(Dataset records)
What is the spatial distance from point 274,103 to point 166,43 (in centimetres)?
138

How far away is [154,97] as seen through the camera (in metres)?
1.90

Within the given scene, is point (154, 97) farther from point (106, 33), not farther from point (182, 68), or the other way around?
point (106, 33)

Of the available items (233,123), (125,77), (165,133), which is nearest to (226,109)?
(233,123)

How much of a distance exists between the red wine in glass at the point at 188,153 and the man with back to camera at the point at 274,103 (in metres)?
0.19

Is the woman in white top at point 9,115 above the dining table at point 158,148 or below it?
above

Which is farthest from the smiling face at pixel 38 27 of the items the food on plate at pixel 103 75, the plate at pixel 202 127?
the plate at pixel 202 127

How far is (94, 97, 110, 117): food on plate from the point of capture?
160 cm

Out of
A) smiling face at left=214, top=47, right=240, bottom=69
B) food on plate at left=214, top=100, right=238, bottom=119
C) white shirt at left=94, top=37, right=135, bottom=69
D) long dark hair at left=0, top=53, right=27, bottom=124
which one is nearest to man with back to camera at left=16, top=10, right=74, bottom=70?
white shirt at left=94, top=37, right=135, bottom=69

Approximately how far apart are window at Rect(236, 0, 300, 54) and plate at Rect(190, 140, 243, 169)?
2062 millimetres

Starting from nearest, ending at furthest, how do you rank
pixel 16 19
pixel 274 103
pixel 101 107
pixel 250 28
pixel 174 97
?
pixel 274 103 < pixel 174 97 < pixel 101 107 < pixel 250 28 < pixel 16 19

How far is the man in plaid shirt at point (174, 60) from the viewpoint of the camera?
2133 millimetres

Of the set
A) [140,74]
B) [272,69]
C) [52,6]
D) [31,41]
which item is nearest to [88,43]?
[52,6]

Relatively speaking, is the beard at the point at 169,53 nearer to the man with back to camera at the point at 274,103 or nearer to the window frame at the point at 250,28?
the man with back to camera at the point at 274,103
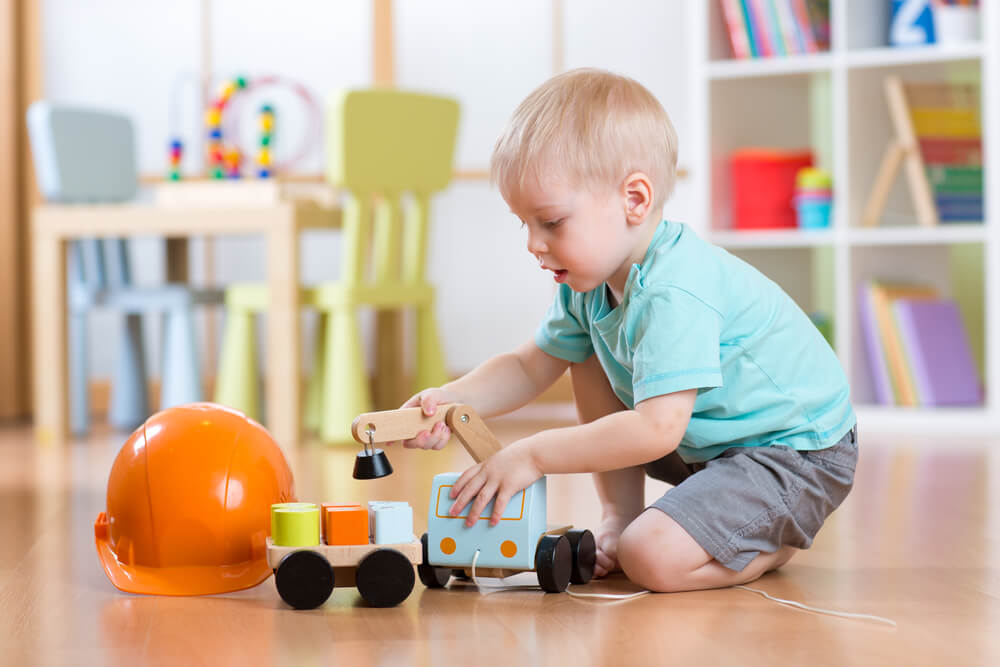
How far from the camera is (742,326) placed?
1.07 m

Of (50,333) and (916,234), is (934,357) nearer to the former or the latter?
(916,234)

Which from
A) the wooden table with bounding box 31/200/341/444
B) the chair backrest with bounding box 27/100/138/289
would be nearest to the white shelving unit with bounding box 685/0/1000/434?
the wooden table with bounding box 31/200/341/444

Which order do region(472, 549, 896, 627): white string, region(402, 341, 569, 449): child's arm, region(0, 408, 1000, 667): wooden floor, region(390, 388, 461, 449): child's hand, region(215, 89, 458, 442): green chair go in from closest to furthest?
region(0, 408, 1000, 667): wooden floor → region(472, 549, 896, 627): white string → region(390, 388, 461, 449): child's hand → region(402, 341, 569, 449): child's arm → region(215, 89, 458, 442): green chair

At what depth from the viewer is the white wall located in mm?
3115

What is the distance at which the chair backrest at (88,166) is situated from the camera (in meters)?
2.55

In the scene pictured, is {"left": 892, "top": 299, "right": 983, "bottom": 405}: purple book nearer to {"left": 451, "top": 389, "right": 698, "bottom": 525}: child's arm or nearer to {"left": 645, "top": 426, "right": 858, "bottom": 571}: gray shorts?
{"left": 645, "top": 426, "right": 858, "bottom": 571}: gray shorts

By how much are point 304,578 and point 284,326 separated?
1.39 m

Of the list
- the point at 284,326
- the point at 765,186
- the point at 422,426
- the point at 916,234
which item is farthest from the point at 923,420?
the point at 422,426

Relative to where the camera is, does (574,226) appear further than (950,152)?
No

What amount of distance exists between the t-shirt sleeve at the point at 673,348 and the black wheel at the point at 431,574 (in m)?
0.23

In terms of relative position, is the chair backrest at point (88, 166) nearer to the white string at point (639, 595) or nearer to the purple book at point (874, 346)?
the purple book at point (874, 346)

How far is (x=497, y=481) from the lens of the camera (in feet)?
3.29

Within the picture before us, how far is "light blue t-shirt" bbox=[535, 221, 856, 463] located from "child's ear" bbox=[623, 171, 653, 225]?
4 cm

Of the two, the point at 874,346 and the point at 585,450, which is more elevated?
the point at 585,450
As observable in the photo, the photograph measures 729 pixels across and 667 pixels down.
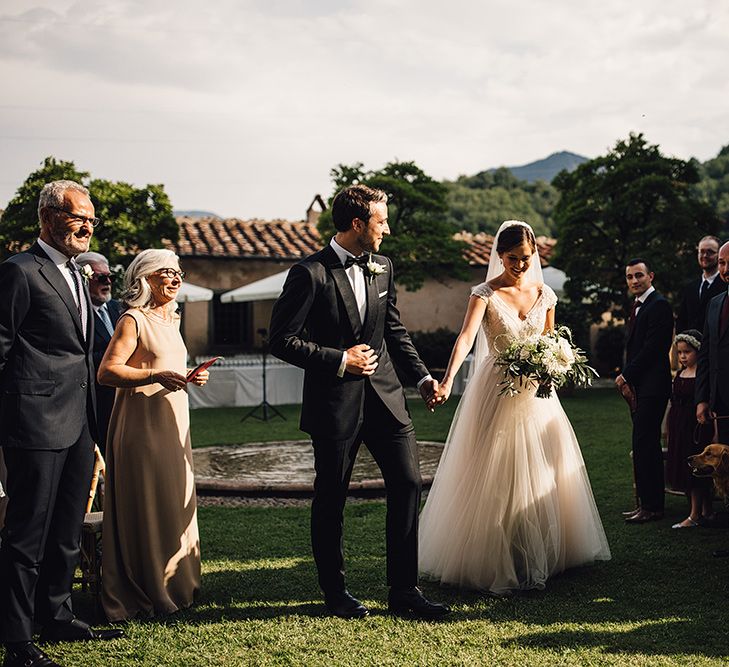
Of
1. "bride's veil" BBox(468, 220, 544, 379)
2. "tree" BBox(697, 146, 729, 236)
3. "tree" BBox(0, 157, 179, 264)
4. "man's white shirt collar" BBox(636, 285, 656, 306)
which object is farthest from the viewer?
"tree" BBox(697, 146, 729, 236)

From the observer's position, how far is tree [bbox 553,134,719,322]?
19.1m

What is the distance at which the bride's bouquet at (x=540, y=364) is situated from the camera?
557 centimetres

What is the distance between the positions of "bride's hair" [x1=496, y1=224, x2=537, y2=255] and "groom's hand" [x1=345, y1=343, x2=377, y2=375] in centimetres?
147

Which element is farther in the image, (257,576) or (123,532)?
(257,576)

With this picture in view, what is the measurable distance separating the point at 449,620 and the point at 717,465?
227cm

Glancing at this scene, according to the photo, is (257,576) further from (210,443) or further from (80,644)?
(210,443)

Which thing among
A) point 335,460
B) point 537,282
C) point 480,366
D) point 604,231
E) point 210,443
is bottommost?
point 210,443

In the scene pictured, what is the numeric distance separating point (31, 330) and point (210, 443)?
8.72 metres

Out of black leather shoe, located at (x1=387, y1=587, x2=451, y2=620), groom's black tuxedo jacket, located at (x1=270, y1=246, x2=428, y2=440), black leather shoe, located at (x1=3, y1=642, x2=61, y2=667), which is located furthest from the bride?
black leather shoe, located at (x1=3, y1=642, x2=61, y2=667)

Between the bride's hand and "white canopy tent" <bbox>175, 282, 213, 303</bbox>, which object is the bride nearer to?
the bride's hand

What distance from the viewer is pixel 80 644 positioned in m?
4.59

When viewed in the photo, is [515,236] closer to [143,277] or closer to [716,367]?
[716,367]

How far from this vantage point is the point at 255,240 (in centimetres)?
2530

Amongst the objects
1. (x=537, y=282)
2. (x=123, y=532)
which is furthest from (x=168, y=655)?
(x=537, y=282)
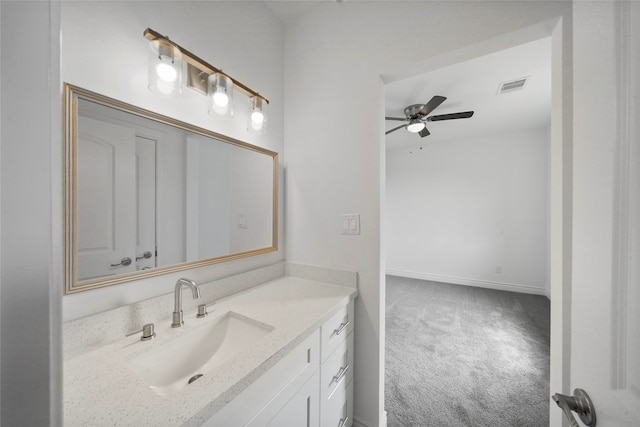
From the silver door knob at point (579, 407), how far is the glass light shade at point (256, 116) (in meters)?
1.58

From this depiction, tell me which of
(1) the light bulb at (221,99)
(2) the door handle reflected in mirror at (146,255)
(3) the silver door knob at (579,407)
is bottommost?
(3) the silver door knob at (579,407)

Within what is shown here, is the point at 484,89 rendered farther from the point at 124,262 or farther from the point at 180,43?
the point at 124,262

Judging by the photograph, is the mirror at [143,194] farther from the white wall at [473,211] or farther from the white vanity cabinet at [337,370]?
the white wall at [473,211]

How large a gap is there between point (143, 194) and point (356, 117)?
1.19 meters

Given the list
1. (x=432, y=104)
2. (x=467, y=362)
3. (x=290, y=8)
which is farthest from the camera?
(x=432, y=104)

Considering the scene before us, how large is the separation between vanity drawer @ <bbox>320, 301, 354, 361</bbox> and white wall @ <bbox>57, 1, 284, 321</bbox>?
0.63 metres

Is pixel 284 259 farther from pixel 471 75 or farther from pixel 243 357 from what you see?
pixel 471 75

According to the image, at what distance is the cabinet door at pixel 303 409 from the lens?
0.86 m

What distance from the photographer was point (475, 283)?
402cm

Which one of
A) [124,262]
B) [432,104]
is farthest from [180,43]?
[432,104]

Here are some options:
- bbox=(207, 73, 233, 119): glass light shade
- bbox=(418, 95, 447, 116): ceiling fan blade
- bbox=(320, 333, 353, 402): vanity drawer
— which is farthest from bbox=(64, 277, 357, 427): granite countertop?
bbox=(418, 95, 447, 116): ceiling fan blade

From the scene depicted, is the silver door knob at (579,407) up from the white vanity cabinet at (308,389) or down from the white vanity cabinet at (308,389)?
up

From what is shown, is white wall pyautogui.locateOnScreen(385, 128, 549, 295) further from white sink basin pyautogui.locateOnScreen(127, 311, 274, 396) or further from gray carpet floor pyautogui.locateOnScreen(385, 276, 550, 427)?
white sink basin pyautogui.locateOnScreen(127, 311, 274, 396)

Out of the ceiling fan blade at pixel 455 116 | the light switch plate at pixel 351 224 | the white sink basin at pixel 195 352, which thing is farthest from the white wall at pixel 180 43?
the ceiling fan blade at pixel 455 116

■ What needs to be done: Above, find the lines from the one containing "Is the woman" through the one containing "2062 millimetres", both included, and copy them out word for word.

■ Response for this exercise:
Is the woman in white top at point 9,115 above the dining table at point 158,148 or below it?
above

Which is farthest from the smiling face at pixel 38 27 of the items the food on plate at pixel 103 75, the plate at pixel 202 127?
the plate at pixel 202 127

How far is (94, 97, 110, 117): food on plate from the point of capture?
160 cm

Out of
A) smiling face at left=214, top=47, right=240, bottom=69
B) food on plate at left=214, top=100, right=238, bottom=119
C) white shirt at left=94, top=37, right=135, bottom=69
D) long dark hair at left=0, top=53, right=27, bottom=124
which one is nearest to man with back to camera at left=16, top=10, right=74, bottom=70?
white shirt at left=94, top=37, right=135, bottom=69

Approximately how far apart are window at Rect(236, 0, 300, 54) and plate at Rect(190, 140, 243, 169)?
2062 millimetres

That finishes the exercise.